Pourtant, tout le motif de la pièce sera justement de démontrer qu'il n'y a pas de raisons à la souffrance. De même que les rescapés de la Shoah se sont longtemps demandé « pourquoi ? » jusqu'à comprendre que les camps de la mort étaient justement les lieux « où il n'y a pas de pourquoi », ainsi Job plus que l'archétype du pauvre est d'abord celui de l'innocent. Simple jouet dans l'absurde des puissances, l'auteur de la pièce en a fait l'exemple de la condition humaine dans une intensité dramatique qui annonce Shakespeare et son Roi Lear.

S'il perd son âme ?

À l'inverse du Faust de Goethe qu'il a pourtant largement inspiré, Job ne pactise pas avec le diable qu'il ne rencontre pas. Il n'aurait rien à gagner à une alliance avec le diable, même pas un retour à la prospérité. Maudire Dieu ne lui servirait à rien, même pas pour un semblant de bonheur éphémère. Il ne peut même pas vendre son âme à Méphistophélès, Job est perdant sur tous les tableaux. C'est pourquoi, dans un ultime sursaut de dignité et de conscience de son droit, il en appelle directement à Dieu, refusant « quoi qu'il en coûte » qu'il n'y ait pas de pourquoi : même si tout est perdu, qu'il reste au moins l'honneur de rester fidèle à ses convictions, fidèle à ce qu'il est et a voulu être. Et Goethe, dans le même temps où il montre la fragilité de Faust souligne que Dieu, s'il accepte le pari que lui propose Satan, sait déjà que Job ne faillira pas. La confiance de Dieu en Job est plus forte encore que celle de Job en Dieu.
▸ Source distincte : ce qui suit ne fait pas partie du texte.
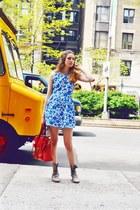 Topshop dress - LD Tuttle boots - SU-SHI bag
C'est de « l'homme debout » que Job est l'image ; de celui qui ne renonce pas et qui, à tous ceux qui rétorquent « il l'a bien cherché », répond inlassablement que l'injustice ne lui est pas faite par Dieu mais bien par ses accusateurs faisant porter à la victime la faute de son infortune. Il est l'exemple de ceux qui ne trouvent pas d'excuses aux assassins et aux violents mais les révèlent pour ce qu'ils sont : de vulgaires ombres au service d'une illusion.